然而胡十九郎的下一句话却让谢易再次吃了一惊。
“小道长误会了,在下之所以娶章小娘子并非因为情,而是为了替我妹子还债。”
闻言,谢易怔了怔。
替妹子还债?这是个什么章程?
胡十九郎只得解释来龙去脉。
原来他有个一母同胞的妹子胡二十一娘,两个多月前下山游历在隔壁白峤县遇到了一位蔡姓书生与之相恋。那蔡书生当时已经定了门亲事,正是章愚的姐姐。
蔡书生为了胡二十一娘,退了章家的亲事,害得章愚他阿姐被街坊邻居说三道四。
在外界看来两家都已经定亲这么久了,三书六礼也走了一大半。这好端端的男方家为何会来退亲?定然是这女娘的身上出了什么问题,所以才会如此。至于蔡家郎君移情别恋之事就算被人知晓,也没会觉得是他的问题。毕竟若是章家女娘足够好,未婚夫为何还会移情别恋?

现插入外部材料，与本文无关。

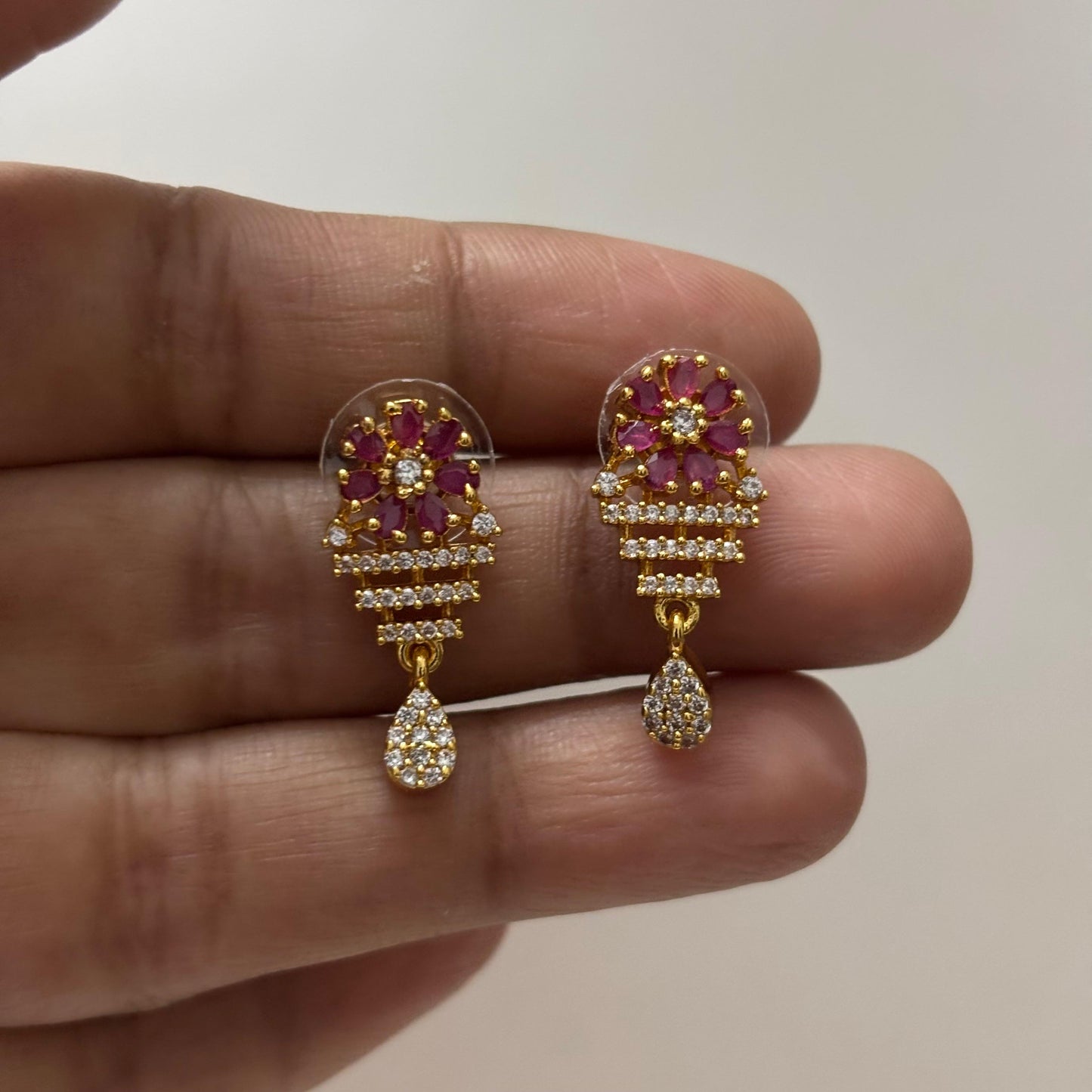 AD Stone Earstud E_0102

胡二十一娘虽然横刀夺爱,但却也不忍心见一位小娘子因这些流言蜚语受累,于是便委托她哥胡十九郎求娶章愚他姐姐,还她一桩像样的亲事。
这胡十九郎疼妹子,还真就答应了这个愚蠢的主意。
得知事情的前因后果,谢易惊得下巴都快要掉到地上了。
这胡二十一娘怕是脑子有什么毛病?还有这胡十九郎,妹妹发疯自己竟然也跟着一块儿疯?
这兄妹俩果然都不是啥正常妖。
谢易忍住想要爆粗口的冲动沉声质问:“那你可曾考虑过后果?人妖结合本就有违天理。等到事情败露,你让章姐姐如何自处?别说章姐姐,你妹妹和那蔡郎君十有八九也是走不长远的。”
却听胡十九郎回答:“二十一娘与那蔡郎君本就是露水姻缘,打从一开始她就没想过要和他过一辈子。至于章娘子,我既是为了还债与她做夫妻,自然不会让她知晓此事。”

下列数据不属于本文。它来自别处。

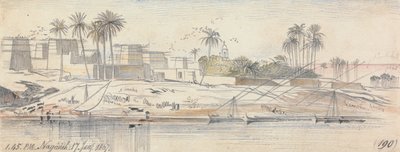 ネガデ、1867年1月17日午後1時45分 (190) 作： エドワード・リア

“至多一年,我便会''意外身亡''从她的生命中消失。在此之前我会准备好一大笔丰厚的钱财。届时,她便可以带着这些家产再嫁。”
本朝并不要求寡妇为夫守节,再嫁自然是可以的。
反正一年后章娘子也还年轻,又有钱财傍身,不怕找不到好人家。即便不再嫁,留下的那些钱财也足够她一辈子吃喝不愁了。
听胡十九郎这么说,原本还为这帮狐妖不着调的自作主张感到气愤的谢易一时间竟有些不好开骂了。
这对兄妹虽然不干人事,但却也不抠搜啊。
若章娘子的婚姻只是一桩生意,那自然是不亏的。可偏偏她是不知情的,假若她是因为看中了胡十九郎这个人才愿意和他成婚的,那她知道真相后得有多难过?

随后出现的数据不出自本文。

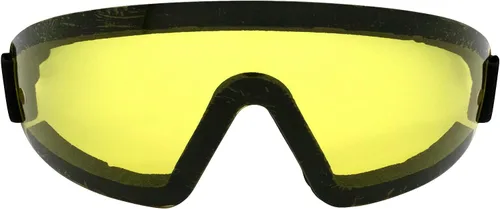 Vista 6 de Birdz Gafas de seguridad para deportes acuáticos, paracaidismo y motocicleta, montura negra acolchada con lentes amarillas ahumadas transparentes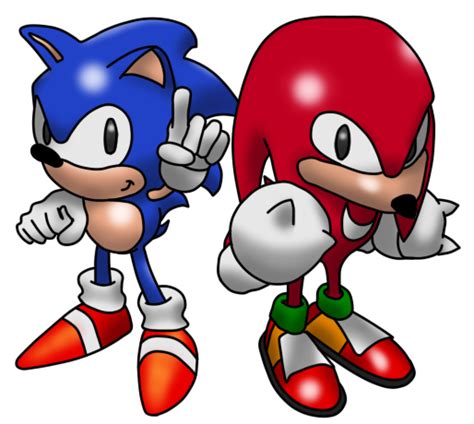Sonic And Knuckles By 2ultimatezwarrior2 On Deviantart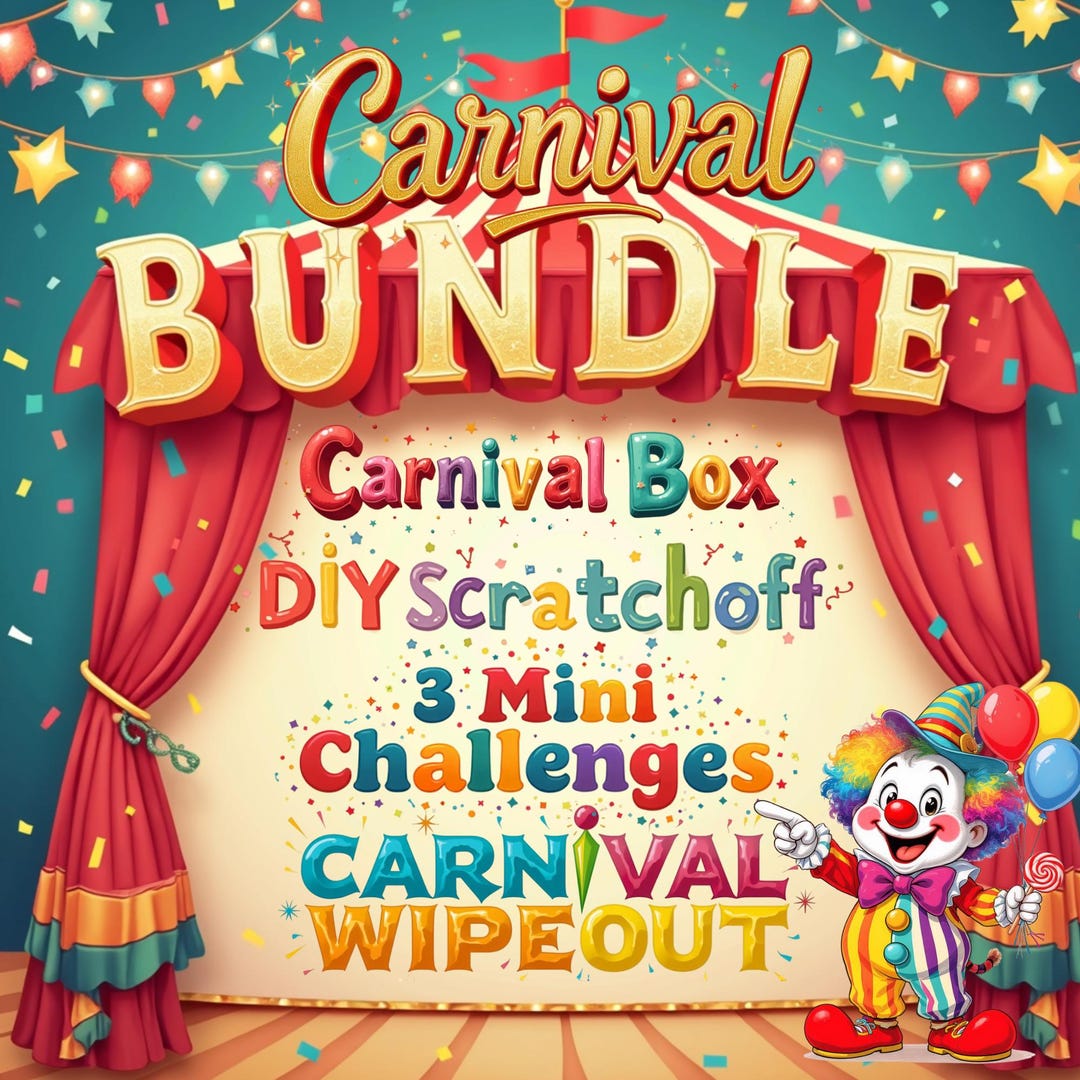 Carnival Savings Challenge Bundle: Scratch-off & Roll Save Games ...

一时间,谢易感觉自己像是拿到了一块烫手山芋,竟不知该如何处理了。
就在场面陷入到一片尴尬的死寂之中时,背后突然传来了清越的女声
“你们方才说的都是真的?”
扭头望去,不知何时穿着喜服的章怡竟站在前院的花厅之外一脸震惊地望着胡十九郎。
章怡的出现把在场的一众妖怪吓了一大跳。谁也没想到本应在新房里待着的新娘子竟会突然跑到前院来。